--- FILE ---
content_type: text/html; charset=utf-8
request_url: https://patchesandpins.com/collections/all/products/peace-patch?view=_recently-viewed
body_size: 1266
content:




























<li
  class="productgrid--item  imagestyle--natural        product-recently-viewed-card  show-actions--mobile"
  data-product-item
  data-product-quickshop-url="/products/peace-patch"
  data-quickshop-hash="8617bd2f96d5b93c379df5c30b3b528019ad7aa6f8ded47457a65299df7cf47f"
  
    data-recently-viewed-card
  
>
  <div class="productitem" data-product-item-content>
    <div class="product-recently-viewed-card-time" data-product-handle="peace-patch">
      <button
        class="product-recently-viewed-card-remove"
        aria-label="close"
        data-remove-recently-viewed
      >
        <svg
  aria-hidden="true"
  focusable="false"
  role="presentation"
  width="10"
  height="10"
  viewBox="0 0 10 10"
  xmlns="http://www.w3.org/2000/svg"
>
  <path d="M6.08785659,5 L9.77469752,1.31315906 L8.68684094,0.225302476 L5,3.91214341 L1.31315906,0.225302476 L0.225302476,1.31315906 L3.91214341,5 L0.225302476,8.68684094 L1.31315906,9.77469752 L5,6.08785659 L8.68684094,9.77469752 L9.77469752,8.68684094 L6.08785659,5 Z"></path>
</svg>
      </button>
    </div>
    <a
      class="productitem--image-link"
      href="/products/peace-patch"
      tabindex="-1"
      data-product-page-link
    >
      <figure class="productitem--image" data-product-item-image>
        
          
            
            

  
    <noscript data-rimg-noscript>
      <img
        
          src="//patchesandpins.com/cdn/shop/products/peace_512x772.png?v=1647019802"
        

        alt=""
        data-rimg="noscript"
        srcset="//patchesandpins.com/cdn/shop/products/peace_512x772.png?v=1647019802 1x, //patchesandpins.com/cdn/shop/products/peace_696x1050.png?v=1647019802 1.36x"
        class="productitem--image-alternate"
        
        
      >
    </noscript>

++++++++++++++++++++

EXERCISE REQUIREMENTS: In the lines above, spot each one that contains the word "productitem" and copy it.

EXERCISE RESPONSE:
  <div class="productitem" data-product-item-content>
      class="productitem--image-link"
      <figure class="productitem--image" data-product-item-image>
        class="productitem--image-alternate"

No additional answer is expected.